◆ **PROBLEM DESCRIPTION**: Extend the article on the actress Joyce Windsor past its last sentence, writing on in the same encyclopedic style.
SELECTED EXCERPT Block Start
- Born: 21 January 1932 London, England
- Died: 15 October 2008 (age 76) United Kingdom
- Occupation: Actress

= Joyce Windsor =

English actress

Joyce Windsor (21 January 1932 – 15 October 2008) was an English actress perhaps best remembered for her portrayal of the cleaner Ruby in the BBC1 Comedy Butterflies by Carla Lane. She trained at RADA before working in Rep, then taking time away from the stage to have her children. She returned to acting in the late sixties with small parts in Dixon of Dock Green, Z-Cars, Doctor Who and guesting in The Two Ronnies, playing Ronnie Barker's double and appearing in sketches including the Short and Fat Minstrel Show.

==Roles – 1970s ==
In the seventies Windsor appeared in Steptoe and Son, The Fall and Rise of Reginald Perrin, The Good Life as Madam Chairwoman in the episode I talk to the Trees, and To the Manor Born as Dorothy Plunkett.
SELECTED EXCERPT Block End
DATASET EXTRACT Block Start
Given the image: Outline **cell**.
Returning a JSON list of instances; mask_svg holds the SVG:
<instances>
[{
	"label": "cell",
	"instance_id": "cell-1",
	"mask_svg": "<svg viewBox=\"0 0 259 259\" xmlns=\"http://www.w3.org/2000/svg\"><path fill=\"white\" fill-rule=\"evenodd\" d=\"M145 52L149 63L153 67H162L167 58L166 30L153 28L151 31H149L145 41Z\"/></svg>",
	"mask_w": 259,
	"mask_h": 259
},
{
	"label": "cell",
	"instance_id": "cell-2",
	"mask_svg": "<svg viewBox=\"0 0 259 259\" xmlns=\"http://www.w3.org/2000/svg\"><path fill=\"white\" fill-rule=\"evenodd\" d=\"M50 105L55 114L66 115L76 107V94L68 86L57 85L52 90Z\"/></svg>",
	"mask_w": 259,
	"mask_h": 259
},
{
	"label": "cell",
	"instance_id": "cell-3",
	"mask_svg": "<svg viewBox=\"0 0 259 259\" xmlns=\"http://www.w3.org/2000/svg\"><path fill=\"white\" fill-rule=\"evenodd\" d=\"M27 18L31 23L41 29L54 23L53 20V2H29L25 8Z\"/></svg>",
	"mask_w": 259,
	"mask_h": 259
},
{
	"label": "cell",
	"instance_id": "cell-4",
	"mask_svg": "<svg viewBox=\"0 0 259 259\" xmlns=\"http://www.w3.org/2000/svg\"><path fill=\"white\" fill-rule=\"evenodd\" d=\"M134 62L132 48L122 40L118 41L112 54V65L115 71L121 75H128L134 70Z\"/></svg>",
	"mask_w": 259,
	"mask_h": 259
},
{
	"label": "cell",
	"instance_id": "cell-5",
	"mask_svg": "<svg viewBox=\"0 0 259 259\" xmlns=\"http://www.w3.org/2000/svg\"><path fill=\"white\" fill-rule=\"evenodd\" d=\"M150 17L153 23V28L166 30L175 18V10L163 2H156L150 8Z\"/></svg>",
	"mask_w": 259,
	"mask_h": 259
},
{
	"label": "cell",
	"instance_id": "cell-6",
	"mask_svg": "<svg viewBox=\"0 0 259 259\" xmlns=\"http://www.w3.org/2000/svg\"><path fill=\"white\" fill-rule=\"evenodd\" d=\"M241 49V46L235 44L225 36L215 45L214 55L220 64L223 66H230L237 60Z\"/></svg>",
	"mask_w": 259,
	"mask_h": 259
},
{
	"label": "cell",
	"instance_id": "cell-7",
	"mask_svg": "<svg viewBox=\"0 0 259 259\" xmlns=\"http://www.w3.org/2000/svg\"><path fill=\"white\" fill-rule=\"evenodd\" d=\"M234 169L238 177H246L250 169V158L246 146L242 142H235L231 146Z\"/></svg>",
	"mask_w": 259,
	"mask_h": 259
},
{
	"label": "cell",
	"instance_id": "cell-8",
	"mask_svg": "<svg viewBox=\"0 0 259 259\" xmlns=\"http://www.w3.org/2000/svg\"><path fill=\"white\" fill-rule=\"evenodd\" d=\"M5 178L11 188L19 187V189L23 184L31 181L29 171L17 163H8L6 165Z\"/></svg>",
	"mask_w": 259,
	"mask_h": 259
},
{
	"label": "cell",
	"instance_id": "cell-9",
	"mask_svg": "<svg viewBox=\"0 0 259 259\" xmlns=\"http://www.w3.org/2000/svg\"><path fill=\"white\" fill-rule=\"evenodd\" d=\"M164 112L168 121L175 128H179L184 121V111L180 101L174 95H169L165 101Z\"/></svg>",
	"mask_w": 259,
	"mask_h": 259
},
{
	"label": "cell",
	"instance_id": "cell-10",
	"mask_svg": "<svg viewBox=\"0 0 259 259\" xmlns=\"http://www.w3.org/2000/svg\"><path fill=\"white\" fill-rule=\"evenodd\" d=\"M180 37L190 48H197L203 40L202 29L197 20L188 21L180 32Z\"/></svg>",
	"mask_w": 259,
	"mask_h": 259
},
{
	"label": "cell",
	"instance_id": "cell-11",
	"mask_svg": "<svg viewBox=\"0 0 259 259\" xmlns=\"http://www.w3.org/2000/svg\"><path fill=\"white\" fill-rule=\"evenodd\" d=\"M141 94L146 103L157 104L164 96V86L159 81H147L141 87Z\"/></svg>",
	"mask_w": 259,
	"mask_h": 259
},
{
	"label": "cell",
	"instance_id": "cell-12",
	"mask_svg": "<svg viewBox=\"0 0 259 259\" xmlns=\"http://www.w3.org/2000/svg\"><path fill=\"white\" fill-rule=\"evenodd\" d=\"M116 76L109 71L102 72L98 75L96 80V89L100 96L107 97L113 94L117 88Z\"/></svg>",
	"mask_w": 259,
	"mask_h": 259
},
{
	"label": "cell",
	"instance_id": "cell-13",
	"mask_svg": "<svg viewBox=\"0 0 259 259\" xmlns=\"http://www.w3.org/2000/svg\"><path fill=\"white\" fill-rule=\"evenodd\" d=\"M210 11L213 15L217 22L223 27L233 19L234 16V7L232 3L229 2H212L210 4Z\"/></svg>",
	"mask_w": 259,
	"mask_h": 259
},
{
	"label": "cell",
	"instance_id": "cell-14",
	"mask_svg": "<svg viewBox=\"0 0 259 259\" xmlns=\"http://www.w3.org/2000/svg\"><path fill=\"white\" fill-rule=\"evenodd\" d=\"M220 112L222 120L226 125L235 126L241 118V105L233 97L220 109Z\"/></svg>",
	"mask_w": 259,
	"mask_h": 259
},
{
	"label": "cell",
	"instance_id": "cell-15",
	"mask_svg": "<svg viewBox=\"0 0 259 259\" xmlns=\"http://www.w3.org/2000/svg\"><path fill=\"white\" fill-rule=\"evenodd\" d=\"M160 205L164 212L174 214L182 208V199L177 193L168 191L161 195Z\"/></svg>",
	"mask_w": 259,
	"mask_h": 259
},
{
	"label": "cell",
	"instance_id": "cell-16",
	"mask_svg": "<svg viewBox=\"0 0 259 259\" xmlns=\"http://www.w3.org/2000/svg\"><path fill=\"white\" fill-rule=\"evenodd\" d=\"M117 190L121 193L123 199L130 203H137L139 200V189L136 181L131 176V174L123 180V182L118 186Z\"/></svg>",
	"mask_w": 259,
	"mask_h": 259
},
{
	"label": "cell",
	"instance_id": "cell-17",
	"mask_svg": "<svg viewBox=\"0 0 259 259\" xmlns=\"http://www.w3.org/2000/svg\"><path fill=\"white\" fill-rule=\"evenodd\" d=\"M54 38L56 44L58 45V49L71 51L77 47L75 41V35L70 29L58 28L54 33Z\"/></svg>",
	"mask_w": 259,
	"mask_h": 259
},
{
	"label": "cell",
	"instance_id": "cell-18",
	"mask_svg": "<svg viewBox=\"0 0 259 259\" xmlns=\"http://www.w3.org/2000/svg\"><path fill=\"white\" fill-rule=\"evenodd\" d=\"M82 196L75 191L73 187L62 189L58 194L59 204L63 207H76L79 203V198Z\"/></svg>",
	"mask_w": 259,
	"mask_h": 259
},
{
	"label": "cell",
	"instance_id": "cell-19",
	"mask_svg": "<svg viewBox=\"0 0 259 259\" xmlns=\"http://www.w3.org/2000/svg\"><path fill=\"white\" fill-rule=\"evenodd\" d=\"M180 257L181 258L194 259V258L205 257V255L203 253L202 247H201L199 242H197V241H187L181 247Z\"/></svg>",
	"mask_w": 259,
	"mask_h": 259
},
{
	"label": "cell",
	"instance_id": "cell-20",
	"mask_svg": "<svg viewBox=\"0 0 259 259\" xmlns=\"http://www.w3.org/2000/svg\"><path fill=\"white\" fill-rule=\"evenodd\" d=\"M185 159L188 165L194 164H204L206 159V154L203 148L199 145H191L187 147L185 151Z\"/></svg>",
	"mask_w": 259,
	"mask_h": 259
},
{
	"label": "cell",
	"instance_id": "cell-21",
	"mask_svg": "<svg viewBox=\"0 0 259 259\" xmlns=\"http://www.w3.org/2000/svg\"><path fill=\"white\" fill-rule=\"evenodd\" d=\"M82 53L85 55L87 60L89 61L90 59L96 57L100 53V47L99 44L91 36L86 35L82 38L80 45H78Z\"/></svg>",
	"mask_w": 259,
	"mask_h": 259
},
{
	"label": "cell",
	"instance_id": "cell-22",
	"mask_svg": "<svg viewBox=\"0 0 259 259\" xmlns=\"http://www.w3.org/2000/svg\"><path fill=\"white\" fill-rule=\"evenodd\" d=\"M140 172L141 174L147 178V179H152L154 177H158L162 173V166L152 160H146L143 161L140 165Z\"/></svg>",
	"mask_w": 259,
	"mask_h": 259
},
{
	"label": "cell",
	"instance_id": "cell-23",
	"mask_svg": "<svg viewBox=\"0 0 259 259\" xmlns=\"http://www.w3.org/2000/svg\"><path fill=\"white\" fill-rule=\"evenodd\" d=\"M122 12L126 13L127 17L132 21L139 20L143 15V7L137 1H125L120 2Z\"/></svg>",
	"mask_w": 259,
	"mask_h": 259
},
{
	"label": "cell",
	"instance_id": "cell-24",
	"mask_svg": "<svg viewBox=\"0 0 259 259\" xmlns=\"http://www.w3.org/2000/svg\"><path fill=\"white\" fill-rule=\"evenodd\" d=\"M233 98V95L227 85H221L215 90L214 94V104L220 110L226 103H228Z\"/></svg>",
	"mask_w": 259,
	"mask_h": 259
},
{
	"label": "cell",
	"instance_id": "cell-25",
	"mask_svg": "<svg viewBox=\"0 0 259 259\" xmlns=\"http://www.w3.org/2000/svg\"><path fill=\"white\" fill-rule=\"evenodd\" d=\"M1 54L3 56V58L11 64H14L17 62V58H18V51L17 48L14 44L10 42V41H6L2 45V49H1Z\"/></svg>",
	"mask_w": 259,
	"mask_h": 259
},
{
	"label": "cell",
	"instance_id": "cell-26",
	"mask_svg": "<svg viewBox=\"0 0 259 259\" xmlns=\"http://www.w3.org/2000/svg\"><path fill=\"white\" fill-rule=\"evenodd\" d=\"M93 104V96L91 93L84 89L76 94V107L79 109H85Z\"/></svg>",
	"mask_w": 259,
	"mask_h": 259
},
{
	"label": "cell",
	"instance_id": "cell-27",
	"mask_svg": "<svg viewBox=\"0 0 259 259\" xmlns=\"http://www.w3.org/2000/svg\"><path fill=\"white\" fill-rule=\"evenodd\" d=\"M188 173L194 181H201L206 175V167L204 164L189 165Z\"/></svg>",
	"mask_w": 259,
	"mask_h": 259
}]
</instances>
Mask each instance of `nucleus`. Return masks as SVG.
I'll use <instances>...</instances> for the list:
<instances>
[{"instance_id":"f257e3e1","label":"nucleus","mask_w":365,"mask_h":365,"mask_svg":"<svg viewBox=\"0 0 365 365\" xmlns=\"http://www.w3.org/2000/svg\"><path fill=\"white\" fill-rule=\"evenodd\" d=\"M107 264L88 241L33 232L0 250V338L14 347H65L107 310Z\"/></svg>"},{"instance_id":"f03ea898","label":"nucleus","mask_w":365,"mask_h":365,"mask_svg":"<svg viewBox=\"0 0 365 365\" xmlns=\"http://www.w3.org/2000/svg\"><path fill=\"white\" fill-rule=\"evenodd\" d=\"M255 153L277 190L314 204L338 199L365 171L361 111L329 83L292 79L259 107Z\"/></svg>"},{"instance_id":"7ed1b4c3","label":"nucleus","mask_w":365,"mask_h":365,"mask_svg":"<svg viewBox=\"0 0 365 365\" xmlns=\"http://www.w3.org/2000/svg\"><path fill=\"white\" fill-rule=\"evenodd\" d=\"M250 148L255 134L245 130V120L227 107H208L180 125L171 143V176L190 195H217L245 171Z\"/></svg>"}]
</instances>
DATASET EXTRACT Block End
◆ **RESULT FOR THIS EXERCISE**:
==Roles – 1980s ==
In the eighties, she continued with Bread, Terry and June, Sorry!, Last of the Summer Wine and Sharon and Elsie. In later years, Windsor played the Cook in Five Children and It and Connie Davis in Doctors, as well as having a stint in Emmerdale as a senile pensioner. Her last TV role was that of Lady Philpotts in the children's TV show ChuckleVision.

==Theatre ==
On the stage, she enjoyed several summer seasons at Gawsworth Hall with one year, as Miss Marple in Murder at the Vicarage. Other stage credits including Emma Hornet in a national tour of Sailor Beware, Muriel Wicksteed in Habeas Corpus, Mrs Kay in Our Day Out at the Key Theatre, Peterborough and Norma in Not with a Bang at the Palace Theatre, Westcliff.

Windsor ran a theatre workshop for many years in Stamford, Lincolnshire as part of the team at Tolethorpe Youth Drama at Tolethorpe Hall.

==Death==
Windsor died on 15 October 2008, aged 76, from cancer.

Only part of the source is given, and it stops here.